Beat Baumann, per quale motivo Unia ha elaborato una ricetta economica per tutta la Ue? Un lavoro retribuito è assolutamente centrale per tutte le persone, in modo che facciano parte della società, possano guadagnarsi da vivere ed essere apprezzate. Unia è un sindacato europeo e molti dei nostri iscritti provengono dai paesi europei. Buona parte di essi sono venuti in Svizzera dopo la crisi finanziaria a causa dell’alto tasso di disoccupazione dei loro paesi di provenienza.

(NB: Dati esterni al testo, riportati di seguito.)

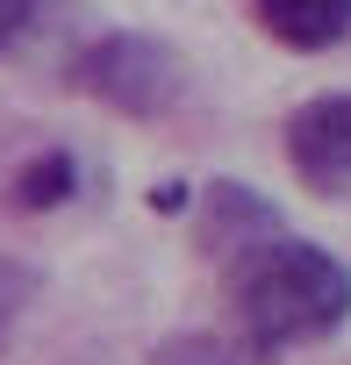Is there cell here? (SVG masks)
Returning a JSON list of instances; mask_svg holds the SVG:
<instances>
[{
  "label": "cell",
  "mask_w": 351,
  "mask_h": 365,
  "mask_svg": "<svg viewBox=\"0 0 351 365\" xmlns=\"http://www.w3.org/2000/svg\"><path fill=\"white\" fill-rule=\"evenodd\" d=\"M223 294H230V322L265 358L330 344L351 322V265L294 230H273L237 258H223Z\"/></svg>",
  "instance_id": "cell-1"
},
{
  "label": "cell",
  "mask_w": 351,
  "mask_h": 365,
  "mask_svg": "<svg viewBox=\"0 0 351 365\" xmlns=\"http://www.w3.org/2000/svg\"><path fill=\"white\" fill-rule=\"evenodd\" d=\"M65 79H72V93H86V101H101L108 115H129V122H158L187 101V58L158 36H143V29L93 36L86 51H72Z\"/></svg>",
  "instance_id": "cell-2"
},
{
  "label": "cell",
  "mask_w": 351,
  "mask_h": 365,
  "mask_svg": "<svg viewBox=\"0 0 351 365\" xmlns=\"http://www.w3.org/2000/svg\"><path fill=\"white\" fill-rule=\"evenodd\" d=\"M287 165L315 194L351 187V93H322L287 115Z\"/></svg>",
  "instance_id": "cell-3"
},
{
  "label": "cell",
  "mask_w": 351,
  "mask_h": 365,
  "mask_svg": "<svg viewBox=\"0 0 351 365\" xmlns=\"http://www.w3.org/2000/svg\"><path fill=\"white\" fill-rule=\"evenodd\" d=\"M273 230H287V222H280V208H273L258 187H244V179H215V187L201 194V215H194L201 251L237 258L244 244H258V237H273Z\"/></svg>",
  "instance_id": "cell-4"
},
{
  "label": "cell",
  "mask_w": 351,
  "mask_h": 365,
  "mask_svg": "<svg viewBox=\"0 0 351 365\" xmlns=\"http://www.w3.org/2000/svg\"><path fill=\"white\" fill-rule=\"evenodd\" d=\"M251 22L280 43V51H337L351 36V0H251Z\"/></svg>",
  "instance_id": "cell-5"
},
{
  "label": "cell",
  "mask_w": 351,
  "mask_h": 365,
  "mask_svg": "<svg viewBox=\"0 0 351 365\" xmlns=\"http://www.w3.org/2000/svg\"><path fill=\"white\" fill-rule=\"evenodd\" d=\"M72 194H79V158H72L65 143H51V150L22 158V165H15V179H8V201H15L22 215H51V208H65Z\"/></svg>",
  "instance_id": "cell-6"
},
{
  "label": "cell",
  "mask_w": 351,
  "mask_h": 365,
  "mask_svg": "<svg viewBox=\"0 0 351 365\" xmlns=\"http://www.w3.org/2000/svg\"><path fill=\"white\" fill-rule=\"evenodd\" d=\"M151 365H273L244 329H180V336H158L151 344Z\"/></svg>",
  "instance_id": "cell-7"
},
{
  "label": "cell",
  "mask_w": 351,
  "mask_h": 365,
  "mask_svg": "<svg viewBox=\"0 0 351 365\" xmlns=\"http://www.w3.org/2000/svg\"><path fill=\"white\" fill-rule=\"evenodd\" d=\"M44 294V272L22 265V258H0V329H8L15 315H29V301Z\"/></svg>",
  "instance_id": "cell-8"
},
{
  "label": "cell",
  "mask_w": 351,
  "mask_h": 365,
  "mask_svg": "<svg viewBox=\"0 0 351 365\" xmlns=\"http://www.w3.org/2000/svg\"><path fill=\"white\" fill-rule=\"evenodd\" d=\"M29 15H36V0H0V58L15 51V36L29 29Z\"/></svg>",
  "instance_id": "cell-9"
},
{
  "label": "cell",
  "mask_w": 351,
  "mask_h": 365,
  "mask_svg": "<svg viewBox=\"0 0 351 365\" xmlns=\"http://www.w3.org/2000/svg\"><path fill=\"white\" fill-rule=\"evenodd\" d=\"M151 208H158V215H187V208H194V194L172 179V187H151Z\"/></svg>",
  "instance_id": "cell-10"
}]
</instances>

Perché i sindacati non parlano da tempo di piena occupazione? Le statistiche ufficiali sulla disoccupazione dipingono un quadro troppo roseo. Solo lentamente l’opinione pubblica si rende conto che molti lavoratori a tempo parziale vorrebbero lavorare di più e che molti disoccupati non cercano più lavoro perché scoraggiati dalle molte risposte negative ricevute.
Non sarebbe problematico dal punto di vista giuridico e politico costringere le grandi imprese ad aumentare il numero di posti di lavoro e le spese per il personale? Le imprese traggono vantaggio dalla globalizzazione, realizzano enormi profitti e spesso licenziano i dipendenti, trasferendo così i costi all’assicurazione contro la disoccupazione. La nostra proposta non è rivolta alle Pmi che creano posti di lavoro, né allo Stato. Sono le ricche multinazionali che dovrebbero finalmente assumersi delle responsabilità in tema di occupazione. Ad esempio, si veda Novartis,nonostante i profitti in forte aumento, ha annunciato la riduzione di 2150 posti di lavoro in Svizzera.
Per realizzare queste ricette è necessario almeno un forte accordo sindacale a livello europeo. La situazione di oggi è diversa … La nostra proposta funziona solo se i sindacati in Europa sostengono il progetto insieme. Non è certo semplice. Ma ci sono dei progressi, i sindacati in Europa hanno condotto insieme una campagna congiunta sui salari e stanno chiedendo ora un salario minimo europeo.
Il vostro progetto intende dare voce anche ai comitati aziendali, non è vero? Sì, i comitati aziendali rappresentano i dipendenti, che negozierebbero con la direzione i passi per l’attuazione dell’obiettivo occupazionale. Si tratterebbe sostanzialmente di investire per aumentare i posti di lavoro o di ridurre l’orario di lavoro. Queste decisioni devono essere prese democraticamente, quindi con il coinvolgimento dei lavoratori e delle lavoratrici.